━━━ The input

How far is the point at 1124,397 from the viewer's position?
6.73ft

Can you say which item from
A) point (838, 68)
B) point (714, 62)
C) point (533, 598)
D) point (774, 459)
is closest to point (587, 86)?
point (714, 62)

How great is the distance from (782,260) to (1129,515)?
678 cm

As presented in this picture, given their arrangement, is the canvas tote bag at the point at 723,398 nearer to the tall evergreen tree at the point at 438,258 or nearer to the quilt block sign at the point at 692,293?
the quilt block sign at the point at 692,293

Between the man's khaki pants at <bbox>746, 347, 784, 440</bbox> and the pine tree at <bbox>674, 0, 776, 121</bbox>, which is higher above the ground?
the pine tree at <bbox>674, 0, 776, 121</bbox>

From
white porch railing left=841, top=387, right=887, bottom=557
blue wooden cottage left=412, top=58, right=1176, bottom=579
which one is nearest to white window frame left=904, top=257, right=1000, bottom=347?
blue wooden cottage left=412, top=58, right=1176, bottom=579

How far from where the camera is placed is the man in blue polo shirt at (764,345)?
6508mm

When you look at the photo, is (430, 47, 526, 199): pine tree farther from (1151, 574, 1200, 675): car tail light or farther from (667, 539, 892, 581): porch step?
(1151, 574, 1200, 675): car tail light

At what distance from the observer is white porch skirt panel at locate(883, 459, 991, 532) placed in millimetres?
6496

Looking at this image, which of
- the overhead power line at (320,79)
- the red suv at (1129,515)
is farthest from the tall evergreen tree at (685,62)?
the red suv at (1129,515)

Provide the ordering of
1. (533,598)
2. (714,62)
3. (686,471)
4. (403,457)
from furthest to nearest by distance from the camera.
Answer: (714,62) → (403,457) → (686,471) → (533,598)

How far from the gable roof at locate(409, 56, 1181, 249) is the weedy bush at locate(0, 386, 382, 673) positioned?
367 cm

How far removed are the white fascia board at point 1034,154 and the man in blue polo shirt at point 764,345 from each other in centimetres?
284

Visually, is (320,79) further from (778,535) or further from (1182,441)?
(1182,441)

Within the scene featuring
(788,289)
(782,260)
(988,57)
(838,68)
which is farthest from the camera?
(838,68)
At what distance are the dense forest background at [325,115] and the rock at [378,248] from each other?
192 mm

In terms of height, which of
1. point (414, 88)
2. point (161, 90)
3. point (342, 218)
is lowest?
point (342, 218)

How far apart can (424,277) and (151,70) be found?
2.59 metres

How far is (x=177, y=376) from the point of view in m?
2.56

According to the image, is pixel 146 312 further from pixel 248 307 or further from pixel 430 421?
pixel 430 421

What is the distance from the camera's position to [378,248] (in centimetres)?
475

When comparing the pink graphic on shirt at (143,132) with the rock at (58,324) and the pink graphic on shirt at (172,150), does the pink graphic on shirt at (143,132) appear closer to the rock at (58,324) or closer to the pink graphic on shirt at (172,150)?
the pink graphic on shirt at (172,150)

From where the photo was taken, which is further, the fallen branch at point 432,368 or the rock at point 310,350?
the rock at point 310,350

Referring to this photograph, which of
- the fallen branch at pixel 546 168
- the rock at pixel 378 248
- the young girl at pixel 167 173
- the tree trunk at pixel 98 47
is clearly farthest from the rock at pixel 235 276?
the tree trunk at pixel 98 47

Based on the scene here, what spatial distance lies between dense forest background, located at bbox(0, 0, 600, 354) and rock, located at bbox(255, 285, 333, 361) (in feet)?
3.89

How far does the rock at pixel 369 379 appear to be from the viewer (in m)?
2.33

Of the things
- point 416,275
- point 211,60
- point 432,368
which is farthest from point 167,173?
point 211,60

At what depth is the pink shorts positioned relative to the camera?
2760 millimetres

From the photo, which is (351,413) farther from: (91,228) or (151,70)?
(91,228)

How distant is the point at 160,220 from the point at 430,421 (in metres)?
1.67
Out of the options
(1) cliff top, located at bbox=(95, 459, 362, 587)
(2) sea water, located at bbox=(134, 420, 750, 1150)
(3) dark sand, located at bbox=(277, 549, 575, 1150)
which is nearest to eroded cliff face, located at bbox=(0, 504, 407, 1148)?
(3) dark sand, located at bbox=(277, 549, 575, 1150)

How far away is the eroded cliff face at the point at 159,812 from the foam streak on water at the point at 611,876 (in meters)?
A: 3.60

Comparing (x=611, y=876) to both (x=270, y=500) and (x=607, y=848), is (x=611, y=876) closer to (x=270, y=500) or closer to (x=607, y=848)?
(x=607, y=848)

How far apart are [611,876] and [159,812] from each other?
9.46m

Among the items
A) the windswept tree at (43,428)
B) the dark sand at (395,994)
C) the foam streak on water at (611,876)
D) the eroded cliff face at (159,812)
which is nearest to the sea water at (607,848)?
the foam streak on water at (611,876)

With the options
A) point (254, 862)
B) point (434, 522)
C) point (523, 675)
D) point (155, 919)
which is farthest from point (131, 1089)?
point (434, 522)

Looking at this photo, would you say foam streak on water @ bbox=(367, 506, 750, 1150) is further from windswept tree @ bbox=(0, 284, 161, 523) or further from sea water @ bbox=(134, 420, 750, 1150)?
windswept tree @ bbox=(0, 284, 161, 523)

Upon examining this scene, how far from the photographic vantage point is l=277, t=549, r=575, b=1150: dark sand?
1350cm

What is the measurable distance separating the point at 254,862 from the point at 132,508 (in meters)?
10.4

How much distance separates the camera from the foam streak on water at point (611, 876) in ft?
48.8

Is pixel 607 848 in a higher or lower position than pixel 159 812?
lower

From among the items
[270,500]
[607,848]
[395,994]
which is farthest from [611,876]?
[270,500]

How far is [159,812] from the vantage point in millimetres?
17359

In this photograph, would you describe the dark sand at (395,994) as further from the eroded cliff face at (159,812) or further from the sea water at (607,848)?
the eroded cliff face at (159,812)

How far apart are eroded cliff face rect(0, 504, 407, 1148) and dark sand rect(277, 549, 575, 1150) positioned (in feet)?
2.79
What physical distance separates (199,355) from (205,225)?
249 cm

━━━━━━

Render the data starting at the line that contains "What physical distance" and ending at the end of the data as a two-column CSV with the header text,answer. Give one row per text-and-answer pair, with each value in its own quoted field and any line breaks replaced by spaces.

Response:
text,answer
"What physical distance separates (199,355) from (205,225)?","249 cm"